Granted, SSD technology can minimize this, but everything can’t run on SSD’s without spending a lot! IT professionals seem to have forgotten this, and typically configure and/or create I/O bottlenecks in the virtual environment. And we still need to protect these large VM’s especially if they are running on local storage!
The good news is VMware subtly introduced some key features in the 5.x version:
-local storage replication
-cache drives
These features allow you to oversubscribe an ESX host memory and cache it to a SSD or an I/O acceleration device. Now take the next logical step. What if we used this ESX host to host a virtual storage VM? Better yet, let’s put some hybrid drives and SSD’s in it as well. And just for fun, how about a flash acceleration device? Well, maybe not the flash device just yet. Here we are going from milliseconds to nano seconds, but even 10gig may not reach that kind of response time. So for now, we will save those I/O cards for our next blog...

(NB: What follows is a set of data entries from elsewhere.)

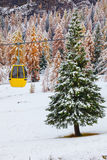 Snowy trees and colorful rail car royalty free stock photos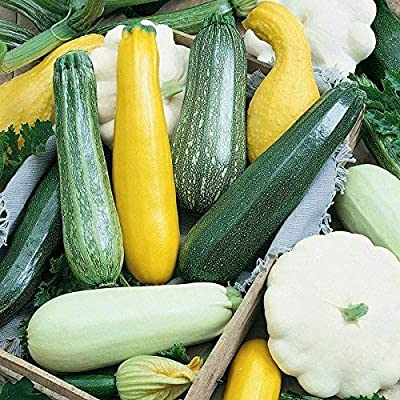 Mifutu Seed Sand Plants - 50pcs Rare Mix of Zucchini (Yellow, Green and White), Organic Seeds Cold Resistant Vegetable Seeds : Garden & Outdoor
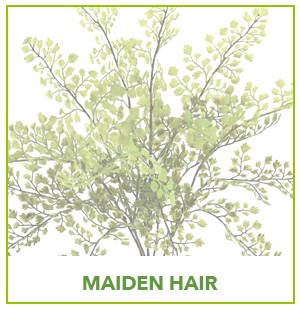 ARTIFICIAL MAIDEN HAIR PLANTS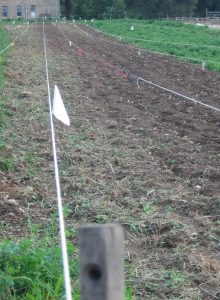 Stakes and ropes set out for planting corn. Photo Kathryn Simmons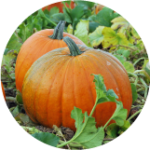 Pick your own pumpkins at Pell Farm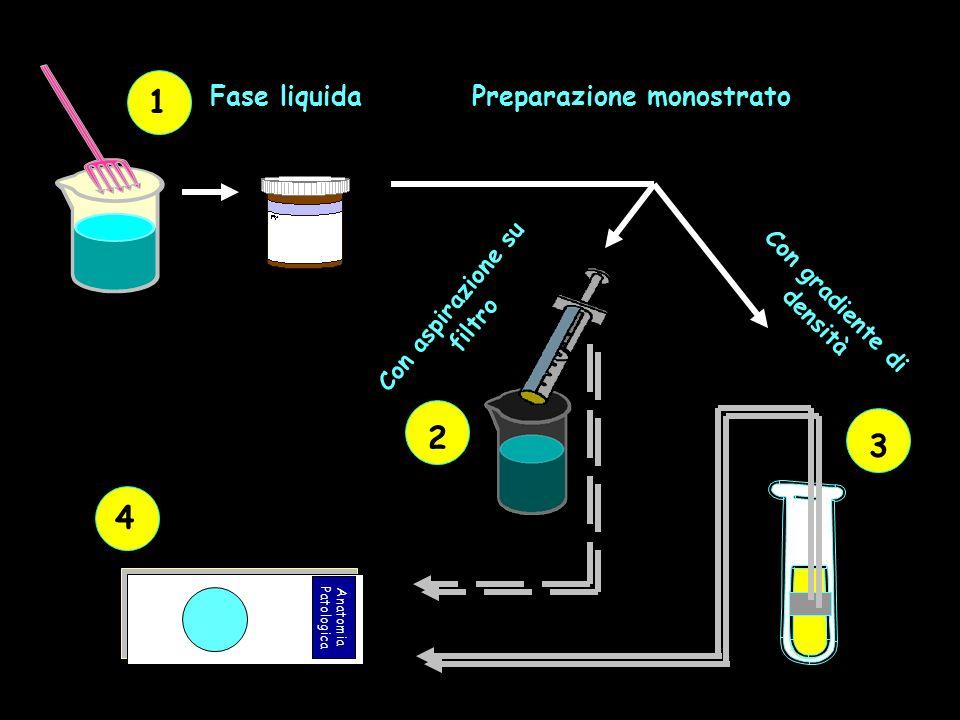 1 Preparazione monostrato Con aspirazione su filtro 2 Con gradiente di densità 3 Anatomia Patologica 4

But it still needs something ... It needs something to intelligently cache that high-use data on the SSD’s . But how much SSD cache do I need? This is where that other old “Core Computer Technology Physics “issue pops up again. We are back to expensive black box storage vendors again!
Maybe not. What if we made that ESX host have hot-swap drive bays so we could just add SSD disk as needed? And maybe we use an open source storage technology like ZFS, which has built-in and configurable read/write cache.
So let’s see how we did. The system described above easily has 12 TB’s of storage and initially expandable, redundant SSD cache of 500GB all for under $4,000. If you add some high-performance LSI controllers, it will still be below $6,000. Add one more array just like it and you can use Vsphere’s local storage replication to make this into a tier one storage with 10K IOPS all for under $13,000.